ポワロと戯曲の迷宮/『マギンティ夫人は死んだ』(1952)
Agatha Christie,Mrs. McGinty's Dead,1952, 田村隆一訳
探偵業を引退し、日に3度の美食生活を堪能しているエルキュール・ポワロ。そこに自分も引退間近なスペンス警視が相談に訪れる。掃除婦のマギンティ夫人殺害容疑でジェイムズ・ベントリイという青年が死刑判決を受けたのだが、自分が逮捕したにも関わらずどうもひっかかるものがあるのだという。スペンスが心安らかに引退生活を送れるように、ポワロは再捜査を引き受けることにする。
舞台となるブロードヒニー村は戦後に多くの住民が入れ替わった新興住宅地で、住人たちは互いの過去を深く知らない。中には来歴を積極的に隠したい者もいて、そのことが事件の鍵となる。被害者のマギンティ夫人は有能な掃除婦として毎日多くの家に出入りしているうちに、誰かの知られたくない過去に気づいてしまったらしいことが再捜査によって分かってくる。

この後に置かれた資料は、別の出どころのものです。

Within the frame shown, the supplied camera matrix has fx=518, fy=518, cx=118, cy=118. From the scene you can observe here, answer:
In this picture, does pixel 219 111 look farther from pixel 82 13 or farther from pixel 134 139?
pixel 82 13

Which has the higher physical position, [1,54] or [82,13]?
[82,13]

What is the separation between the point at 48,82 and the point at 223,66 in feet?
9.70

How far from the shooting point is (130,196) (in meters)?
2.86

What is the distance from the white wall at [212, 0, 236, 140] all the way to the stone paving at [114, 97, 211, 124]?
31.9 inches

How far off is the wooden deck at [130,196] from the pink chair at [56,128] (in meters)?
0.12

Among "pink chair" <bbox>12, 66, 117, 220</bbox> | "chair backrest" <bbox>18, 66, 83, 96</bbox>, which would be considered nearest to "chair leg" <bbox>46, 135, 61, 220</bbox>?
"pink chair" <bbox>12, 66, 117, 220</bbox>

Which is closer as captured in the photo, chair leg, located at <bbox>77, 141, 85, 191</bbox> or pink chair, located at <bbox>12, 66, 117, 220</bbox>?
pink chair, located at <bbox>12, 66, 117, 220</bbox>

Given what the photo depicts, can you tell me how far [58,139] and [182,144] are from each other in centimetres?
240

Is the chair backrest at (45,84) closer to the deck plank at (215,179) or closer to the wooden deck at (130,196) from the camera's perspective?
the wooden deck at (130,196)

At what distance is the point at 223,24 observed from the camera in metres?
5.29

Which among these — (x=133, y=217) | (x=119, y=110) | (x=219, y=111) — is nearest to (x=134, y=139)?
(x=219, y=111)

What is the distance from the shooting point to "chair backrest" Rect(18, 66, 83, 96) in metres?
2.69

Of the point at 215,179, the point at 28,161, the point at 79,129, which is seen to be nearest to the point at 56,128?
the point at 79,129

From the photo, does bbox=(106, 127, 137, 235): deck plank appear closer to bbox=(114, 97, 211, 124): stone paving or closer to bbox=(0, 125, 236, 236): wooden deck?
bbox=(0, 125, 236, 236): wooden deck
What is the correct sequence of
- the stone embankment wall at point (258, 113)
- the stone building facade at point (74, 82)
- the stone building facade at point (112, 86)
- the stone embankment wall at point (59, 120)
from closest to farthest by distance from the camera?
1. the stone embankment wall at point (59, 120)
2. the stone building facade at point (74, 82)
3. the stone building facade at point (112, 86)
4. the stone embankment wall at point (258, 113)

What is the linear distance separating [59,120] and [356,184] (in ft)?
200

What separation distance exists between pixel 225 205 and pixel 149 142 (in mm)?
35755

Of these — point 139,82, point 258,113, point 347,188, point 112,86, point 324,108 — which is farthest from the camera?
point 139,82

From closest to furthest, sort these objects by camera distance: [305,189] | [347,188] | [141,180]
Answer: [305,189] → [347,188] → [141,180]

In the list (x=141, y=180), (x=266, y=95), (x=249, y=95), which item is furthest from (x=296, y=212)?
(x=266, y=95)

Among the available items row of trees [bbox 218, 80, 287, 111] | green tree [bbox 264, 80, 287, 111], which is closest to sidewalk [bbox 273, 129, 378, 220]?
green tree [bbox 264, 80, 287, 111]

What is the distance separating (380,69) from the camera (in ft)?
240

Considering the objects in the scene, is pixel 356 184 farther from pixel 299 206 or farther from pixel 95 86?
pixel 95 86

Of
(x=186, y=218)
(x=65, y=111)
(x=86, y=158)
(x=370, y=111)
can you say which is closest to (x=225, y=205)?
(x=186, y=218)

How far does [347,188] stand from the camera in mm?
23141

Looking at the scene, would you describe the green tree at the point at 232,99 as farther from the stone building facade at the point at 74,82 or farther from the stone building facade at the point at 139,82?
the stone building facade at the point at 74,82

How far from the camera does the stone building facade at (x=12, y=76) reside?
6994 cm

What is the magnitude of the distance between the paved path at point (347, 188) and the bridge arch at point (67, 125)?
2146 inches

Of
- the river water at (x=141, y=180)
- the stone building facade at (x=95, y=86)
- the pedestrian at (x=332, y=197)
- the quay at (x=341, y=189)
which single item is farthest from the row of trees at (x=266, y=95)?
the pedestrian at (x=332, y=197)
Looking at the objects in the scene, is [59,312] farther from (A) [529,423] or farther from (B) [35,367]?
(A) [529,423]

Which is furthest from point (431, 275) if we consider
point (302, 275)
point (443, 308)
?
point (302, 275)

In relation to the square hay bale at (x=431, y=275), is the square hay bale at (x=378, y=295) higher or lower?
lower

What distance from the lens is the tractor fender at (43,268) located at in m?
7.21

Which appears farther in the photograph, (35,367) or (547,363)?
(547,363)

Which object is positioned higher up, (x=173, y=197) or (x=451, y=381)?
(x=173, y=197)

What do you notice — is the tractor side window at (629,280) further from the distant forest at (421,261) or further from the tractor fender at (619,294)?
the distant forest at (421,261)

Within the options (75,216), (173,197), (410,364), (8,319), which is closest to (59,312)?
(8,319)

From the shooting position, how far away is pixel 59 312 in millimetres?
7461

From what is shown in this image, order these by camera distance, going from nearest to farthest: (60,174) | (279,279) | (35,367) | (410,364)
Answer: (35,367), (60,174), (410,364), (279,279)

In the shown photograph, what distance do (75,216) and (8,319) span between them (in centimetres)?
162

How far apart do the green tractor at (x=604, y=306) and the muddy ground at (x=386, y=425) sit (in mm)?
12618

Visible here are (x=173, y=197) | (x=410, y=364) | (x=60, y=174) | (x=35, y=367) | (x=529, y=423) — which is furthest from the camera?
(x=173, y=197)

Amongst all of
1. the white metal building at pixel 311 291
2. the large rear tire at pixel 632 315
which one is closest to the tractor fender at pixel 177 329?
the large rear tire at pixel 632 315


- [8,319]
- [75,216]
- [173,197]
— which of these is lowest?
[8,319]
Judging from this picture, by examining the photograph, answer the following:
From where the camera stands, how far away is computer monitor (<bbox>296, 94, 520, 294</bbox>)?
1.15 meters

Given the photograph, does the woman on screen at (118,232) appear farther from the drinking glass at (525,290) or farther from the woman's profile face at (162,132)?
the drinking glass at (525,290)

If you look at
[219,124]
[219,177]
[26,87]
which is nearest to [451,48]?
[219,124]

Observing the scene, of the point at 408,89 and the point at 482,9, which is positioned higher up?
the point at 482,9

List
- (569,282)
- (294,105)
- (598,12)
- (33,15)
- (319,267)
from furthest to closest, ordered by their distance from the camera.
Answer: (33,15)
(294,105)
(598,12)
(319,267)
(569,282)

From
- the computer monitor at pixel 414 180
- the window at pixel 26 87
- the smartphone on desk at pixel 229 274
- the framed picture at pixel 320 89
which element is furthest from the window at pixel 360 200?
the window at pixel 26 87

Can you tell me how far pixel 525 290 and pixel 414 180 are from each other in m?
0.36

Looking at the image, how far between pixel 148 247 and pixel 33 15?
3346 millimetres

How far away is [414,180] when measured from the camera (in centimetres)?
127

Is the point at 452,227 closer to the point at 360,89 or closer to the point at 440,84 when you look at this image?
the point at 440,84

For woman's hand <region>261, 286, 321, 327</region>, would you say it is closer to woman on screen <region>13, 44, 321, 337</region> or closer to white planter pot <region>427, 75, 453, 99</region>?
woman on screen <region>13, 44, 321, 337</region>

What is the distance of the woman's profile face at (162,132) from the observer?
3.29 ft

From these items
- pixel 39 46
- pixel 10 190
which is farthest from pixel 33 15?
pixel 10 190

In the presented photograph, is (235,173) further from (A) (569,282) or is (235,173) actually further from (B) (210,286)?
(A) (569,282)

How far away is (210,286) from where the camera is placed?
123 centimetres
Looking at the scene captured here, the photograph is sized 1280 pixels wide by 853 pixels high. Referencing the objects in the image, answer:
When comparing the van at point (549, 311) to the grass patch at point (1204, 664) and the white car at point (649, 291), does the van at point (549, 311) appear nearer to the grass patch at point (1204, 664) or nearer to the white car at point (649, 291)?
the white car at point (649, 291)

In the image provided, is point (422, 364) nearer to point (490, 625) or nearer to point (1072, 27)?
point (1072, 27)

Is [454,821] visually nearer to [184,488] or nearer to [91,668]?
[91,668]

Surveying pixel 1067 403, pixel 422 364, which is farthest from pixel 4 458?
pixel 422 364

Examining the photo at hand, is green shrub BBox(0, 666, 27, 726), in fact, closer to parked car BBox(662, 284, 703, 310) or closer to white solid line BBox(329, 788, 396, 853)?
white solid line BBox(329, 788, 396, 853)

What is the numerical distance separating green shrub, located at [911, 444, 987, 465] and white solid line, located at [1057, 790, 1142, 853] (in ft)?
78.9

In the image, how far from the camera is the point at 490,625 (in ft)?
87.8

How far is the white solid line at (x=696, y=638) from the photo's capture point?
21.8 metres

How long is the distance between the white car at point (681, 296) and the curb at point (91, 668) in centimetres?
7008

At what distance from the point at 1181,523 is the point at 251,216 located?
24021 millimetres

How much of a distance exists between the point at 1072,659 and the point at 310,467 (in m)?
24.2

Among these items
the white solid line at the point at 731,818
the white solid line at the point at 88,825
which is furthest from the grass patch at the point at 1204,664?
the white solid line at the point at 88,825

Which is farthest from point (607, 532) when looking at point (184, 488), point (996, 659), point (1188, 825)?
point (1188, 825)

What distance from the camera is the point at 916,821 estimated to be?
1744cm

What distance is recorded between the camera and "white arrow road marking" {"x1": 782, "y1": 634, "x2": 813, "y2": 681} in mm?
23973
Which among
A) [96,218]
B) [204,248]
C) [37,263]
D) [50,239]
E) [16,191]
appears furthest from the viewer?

ポワロは地元では数少ない古い家柄であるというサマーヘイズ夫妻のゲストハウスに滞在するのだが、外国帰りで家の切り盛りはからっきしな若夫妻と几帳面なポワロとの掛け合いが面白すぎる。整理整頓を旨とするポワロは、毎回夫人が開け放したドアを閉め、ひっくり返した豆を拾い、ぶちまけた引き出しの中身を整理する。するとその途端にほうれん草の籠を手にした夫人が全く別のものを探してバタバタと入ってくる。そこに夫が遠くから(大体家畜の世話の件で)彼女を呼ぶので、夫人はほうれん草をほっぽり出してまたドアを開け放して出ていってしまう。オーディブルの朗読が巧みなこともあって、サマーヘイズ家の様子は爆笑コントのようだ。
サマーヘイズ夫人の恐ろしい料理(ちょっとカビが生えていた方がペニシリンがあっていいとか!)からほうほうの体で逃げ出したポワロは、旧知の作家アリアドニ・オリヴァと再会する。彼女の方はこの村に住む新進脚本家ロビン・アップワードと共同作業をする為にやってきたのだという。彼女の名探偵「スヴェン・ヤルセン」に対してロビンが提案する的外れな脚色案に辟易するオリヴァ夫人は、気分転換に自分でもマギンティ夫人事件を探ってみることにするが、今度はロビンの母で資産家のアップワード夫人が殺されてしまう。
リーダーのポーズを真似て踊る遊戯の一種に表題の「マギンティ夫人は死んだ」という歌もあるらしくて、スペンス警視やアップワード夫人など一部の年代の人はその歌詞を被害者の名から突然脈絡なく連想する。見立て殺人ではないのだが、まるでお遊戯のように殺人(や間借り人といったある構図)が反復されるというのがこの作品のモチーフであるようだ。ポワロがスパイを送り込むウェザビー家の芝居がかった様子もまるで戯曲のようだし、真犯人が犯行現場に出入りする様子も演劇的かも知れない。戯曲もお手のものなクリスティがあえて小説ならではのメタな仕掛けを忍ばせるところに、好き勝手な脚色化に対する作家の心意気を感じるようにも思った。